[[ Extract open ]]

M Sprague · · New England · Joined Nov 2006 · Points: 5,174
Russ Keane wrote: "but could quickly ramp up"

Could, yes, which means maybe, which means no one knows for sure.  Anyway, a few climbers at an outdoor crag in Northern NH is not going to make a substantial impact on a "new outbreak".  It comes down to reasonableness.  The lockdown measures were never meant to last forever.  People have done their part, now it's time to move the needle back a little.  No one's asking for rock concerts or baseball games, for gods sake can we get some perspective.

We are not talking about "a few climbers" in northern NH, rather a very popular area in the center of the state and within a couple hours of a large population. No, they don't know exactly, but scientist have a pretty good rough idea through modeling of what happens when you have people circulating in close proximity with a highly infectious disease and still no vaccine or effective treatment.

Don't forget the gyms are closed.

Tina Andreski · · Unknown Hometown · Joined Feb 2018 · Points: 0
Russ Keane wrote: You gotta admit, the whole thing is fairly absurd.  These measures are complex and difficult to implement.  And honestly not even pertinent or impactful.   Outdoor recreation is nothing in the grand picture of population density and human proximity.  One restaurant in a city has more people in a confined space than all of main cliff at Rumney.   Aliens are looking down on us now, laughing at the frantic way we are trying, trying SO hard, to do the right thing in the face of this novel virus.

Keep in mind, while restaurants do have a higher density of people, they also have staff sanitizing every table and piece of equipment as soon as someone leaves. Are you going to be repelling over a route and spraying it down every time someone climbs it?

Frank Stein · · Picayune, MS · Joined Feb 2012 · Points: 205
Tina Andreski wrote:

Keep in mind, while restaurants do have a higher density of people, they also have staff sanitizing every table and piece of equipment as soon as someone leaves. Are you going to be repelling over a route and spraying it down every time someone climbs it?

This is not an opinion on the wisdom of opening a crowded crag like Rumney. However, please remember that the primary mechanism of transmission is through respiratory droplets over an extended period of exposure. This means that restaurants and bars, regardless of surface decontamination protocols, pose some of the highest risk for infection due to the presence of multiple individuals in a confined space with turbulent air flow. “Rappelling” a route that may have trace viral particles is extremely unlikely to transfer a significant viral load whether one “sprays it down” or not. Now, having someone cough/yell/sneeze on you or using a public toilet is a whole other matter. 

Cres Simpson · · Cambridge, MA · Joined Jan 2012 · Points: 5
Eli Buzzell wrote:

Just to address this locally, Campton just got its first case- a Chesley's employee tested positive this week. We don't actually know who has it, and opening up Rumney to the surrounding cities is certainly one way to get more of the virus up here than we had before. I'm all for a walk-in opening, but otherwise the more we can slow the movement of the masses the better.
If you just moved to the area feel free to email me and I can suggest some potential areas for you to get your fix. 


"I'm all for me being able to use the crag, as long as other people can't."

[[ Extract closed ]]

## Try it
Translate this sentence from the forum thread into Spanish: "The lockdown measures were never meant to last forever." These entries come from a source other than the forum thread.

[[ Dataset entries open ]]

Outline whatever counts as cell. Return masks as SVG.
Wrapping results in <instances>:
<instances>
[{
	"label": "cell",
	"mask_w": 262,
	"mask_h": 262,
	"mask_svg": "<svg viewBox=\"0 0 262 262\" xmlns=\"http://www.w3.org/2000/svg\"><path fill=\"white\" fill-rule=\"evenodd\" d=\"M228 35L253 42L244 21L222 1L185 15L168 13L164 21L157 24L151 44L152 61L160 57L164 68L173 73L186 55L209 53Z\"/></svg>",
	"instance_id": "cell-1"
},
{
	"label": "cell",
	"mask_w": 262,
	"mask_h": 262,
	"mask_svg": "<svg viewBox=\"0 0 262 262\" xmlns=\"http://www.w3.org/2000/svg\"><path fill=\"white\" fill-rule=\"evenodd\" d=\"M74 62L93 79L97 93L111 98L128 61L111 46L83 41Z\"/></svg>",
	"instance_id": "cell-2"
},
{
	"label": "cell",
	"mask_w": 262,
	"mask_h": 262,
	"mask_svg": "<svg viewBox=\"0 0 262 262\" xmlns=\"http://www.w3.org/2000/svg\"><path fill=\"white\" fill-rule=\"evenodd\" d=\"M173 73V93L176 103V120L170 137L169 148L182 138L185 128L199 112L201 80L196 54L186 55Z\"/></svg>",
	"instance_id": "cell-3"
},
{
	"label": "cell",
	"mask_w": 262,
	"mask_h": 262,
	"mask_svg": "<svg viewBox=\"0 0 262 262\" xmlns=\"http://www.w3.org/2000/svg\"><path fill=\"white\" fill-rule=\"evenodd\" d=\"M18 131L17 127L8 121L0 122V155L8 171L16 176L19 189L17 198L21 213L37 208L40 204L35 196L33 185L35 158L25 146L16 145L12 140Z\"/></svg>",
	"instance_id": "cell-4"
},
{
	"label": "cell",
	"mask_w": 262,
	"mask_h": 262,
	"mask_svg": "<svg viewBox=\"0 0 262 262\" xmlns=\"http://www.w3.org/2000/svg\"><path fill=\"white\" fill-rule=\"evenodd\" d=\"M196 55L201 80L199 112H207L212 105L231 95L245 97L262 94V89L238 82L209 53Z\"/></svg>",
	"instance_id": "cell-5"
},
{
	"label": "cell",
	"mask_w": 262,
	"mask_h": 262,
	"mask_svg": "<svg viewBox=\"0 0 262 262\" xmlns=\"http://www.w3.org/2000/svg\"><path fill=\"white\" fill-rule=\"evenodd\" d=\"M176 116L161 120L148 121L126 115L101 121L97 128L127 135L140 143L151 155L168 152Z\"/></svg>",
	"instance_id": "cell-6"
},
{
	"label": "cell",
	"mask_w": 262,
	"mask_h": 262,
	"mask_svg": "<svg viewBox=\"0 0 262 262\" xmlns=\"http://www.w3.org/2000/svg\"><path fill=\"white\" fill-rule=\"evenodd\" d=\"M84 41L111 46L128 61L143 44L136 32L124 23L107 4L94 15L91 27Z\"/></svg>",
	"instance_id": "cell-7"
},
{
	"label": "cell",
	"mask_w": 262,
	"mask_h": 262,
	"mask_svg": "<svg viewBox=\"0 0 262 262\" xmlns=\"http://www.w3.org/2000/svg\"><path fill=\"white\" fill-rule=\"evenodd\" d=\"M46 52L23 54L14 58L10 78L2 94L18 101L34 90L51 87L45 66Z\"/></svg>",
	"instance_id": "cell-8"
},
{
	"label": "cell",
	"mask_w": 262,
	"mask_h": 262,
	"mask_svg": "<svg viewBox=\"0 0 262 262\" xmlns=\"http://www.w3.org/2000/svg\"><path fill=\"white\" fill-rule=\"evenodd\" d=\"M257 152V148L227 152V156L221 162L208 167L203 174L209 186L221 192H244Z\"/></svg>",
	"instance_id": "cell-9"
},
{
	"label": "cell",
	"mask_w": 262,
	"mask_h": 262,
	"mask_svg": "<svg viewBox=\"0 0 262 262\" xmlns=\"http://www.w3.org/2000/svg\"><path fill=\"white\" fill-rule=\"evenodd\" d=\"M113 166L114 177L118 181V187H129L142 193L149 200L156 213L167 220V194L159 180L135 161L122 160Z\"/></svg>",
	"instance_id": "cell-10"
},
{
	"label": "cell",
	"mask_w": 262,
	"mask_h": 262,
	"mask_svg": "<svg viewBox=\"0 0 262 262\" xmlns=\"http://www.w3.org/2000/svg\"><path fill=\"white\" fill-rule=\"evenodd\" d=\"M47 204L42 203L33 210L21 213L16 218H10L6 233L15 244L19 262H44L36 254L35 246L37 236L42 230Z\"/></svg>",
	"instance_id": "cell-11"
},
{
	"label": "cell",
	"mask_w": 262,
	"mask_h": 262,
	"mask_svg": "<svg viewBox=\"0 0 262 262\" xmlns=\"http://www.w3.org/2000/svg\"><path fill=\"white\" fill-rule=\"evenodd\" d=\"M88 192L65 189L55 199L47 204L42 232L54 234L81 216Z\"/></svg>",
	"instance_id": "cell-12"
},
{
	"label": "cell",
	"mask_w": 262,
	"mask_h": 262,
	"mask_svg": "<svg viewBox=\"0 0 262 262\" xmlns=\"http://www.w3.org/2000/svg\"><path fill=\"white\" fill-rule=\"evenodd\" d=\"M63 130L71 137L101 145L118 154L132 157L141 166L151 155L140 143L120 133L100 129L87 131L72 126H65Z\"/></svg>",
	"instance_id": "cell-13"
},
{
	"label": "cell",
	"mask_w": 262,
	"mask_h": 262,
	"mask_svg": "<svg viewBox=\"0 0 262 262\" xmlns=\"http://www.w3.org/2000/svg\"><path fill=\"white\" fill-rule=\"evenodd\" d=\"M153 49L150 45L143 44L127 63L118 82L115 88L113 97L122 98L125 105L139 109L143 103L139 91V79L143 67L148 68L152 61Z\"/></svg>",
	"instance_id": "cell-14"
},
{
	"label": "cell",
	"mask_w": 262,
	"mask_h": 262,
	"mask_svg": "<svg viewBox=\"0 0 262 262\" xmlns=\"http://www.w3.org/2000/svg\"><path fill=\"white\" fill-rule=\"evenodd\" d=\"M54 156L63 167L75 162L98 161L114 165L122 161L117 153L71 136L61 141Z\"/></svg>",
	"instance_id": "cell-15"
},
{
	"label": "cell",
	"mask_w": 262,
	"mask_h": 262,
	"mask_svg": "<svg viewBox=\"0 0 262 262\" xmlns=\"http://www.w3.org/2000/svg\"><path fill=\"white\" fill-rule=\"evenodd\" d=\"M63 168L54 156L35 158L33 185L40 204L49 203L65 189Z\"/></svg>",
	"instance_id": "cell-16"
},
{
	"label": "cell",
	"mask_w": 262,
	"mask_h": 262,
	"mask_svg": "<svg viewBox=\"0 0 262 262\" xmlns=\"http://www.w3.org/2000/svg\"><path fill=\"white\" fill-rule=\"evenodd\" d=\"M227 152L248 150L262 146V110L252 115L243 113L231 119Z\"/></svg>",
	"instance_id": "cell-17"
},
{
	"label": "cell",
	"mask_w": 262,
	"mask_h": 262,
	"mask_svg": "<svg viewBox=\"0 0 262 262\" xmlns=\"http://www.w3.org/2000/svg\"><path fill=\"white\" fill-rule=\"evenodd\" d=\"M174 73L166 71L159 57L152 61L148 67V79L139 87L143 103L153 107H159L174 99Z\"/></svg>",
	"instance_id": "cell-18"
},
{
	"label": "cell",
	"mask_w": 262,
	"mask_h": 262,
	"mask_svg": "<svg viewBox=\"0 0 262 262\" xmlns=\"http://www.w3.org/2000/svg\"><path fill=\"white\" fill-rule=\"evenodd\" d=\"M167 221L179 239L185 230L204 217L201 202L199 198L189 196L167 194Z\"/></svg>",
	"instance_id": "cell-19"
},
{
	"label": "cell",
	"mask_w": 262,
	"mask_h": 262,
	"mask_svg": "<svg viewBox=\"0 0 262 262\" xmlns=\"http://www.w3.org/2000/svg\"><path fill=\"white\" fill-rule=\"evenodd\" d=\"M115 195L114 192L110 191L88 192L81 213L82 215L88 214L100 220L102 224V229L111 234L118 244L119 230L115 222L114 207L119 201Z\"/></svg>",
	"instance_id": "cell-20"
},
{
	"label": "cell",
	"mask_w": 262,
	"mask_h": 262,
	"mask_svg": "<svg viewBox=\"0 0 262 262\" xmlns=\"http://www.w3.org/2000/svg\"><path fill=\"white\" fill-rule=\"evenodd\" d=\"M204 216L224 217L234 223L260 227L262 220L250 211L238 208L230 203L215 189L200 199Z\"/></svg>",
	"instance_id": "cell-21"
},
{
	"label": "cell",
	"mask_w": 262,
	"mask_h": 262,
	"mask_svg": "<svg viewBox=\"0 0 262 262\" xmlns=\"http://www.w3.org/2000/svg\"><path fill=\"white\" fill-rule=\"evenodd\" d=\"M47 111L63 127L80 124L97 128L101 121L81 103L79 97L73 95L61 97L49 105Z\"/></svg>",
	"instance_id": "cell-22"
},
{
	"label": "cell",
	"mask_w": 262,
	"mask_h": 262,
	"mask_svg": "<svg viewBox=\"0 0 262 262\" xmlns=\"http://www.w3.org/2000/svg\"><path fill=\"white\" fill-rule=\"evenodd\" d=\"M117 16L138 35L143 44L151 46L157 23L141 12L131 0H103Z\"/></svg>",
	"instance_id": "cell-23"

[[ Dataset entries closed ]]

## Written solution
Las medidas de confinamiento nunca estuvieron pensadas para durar para siempre.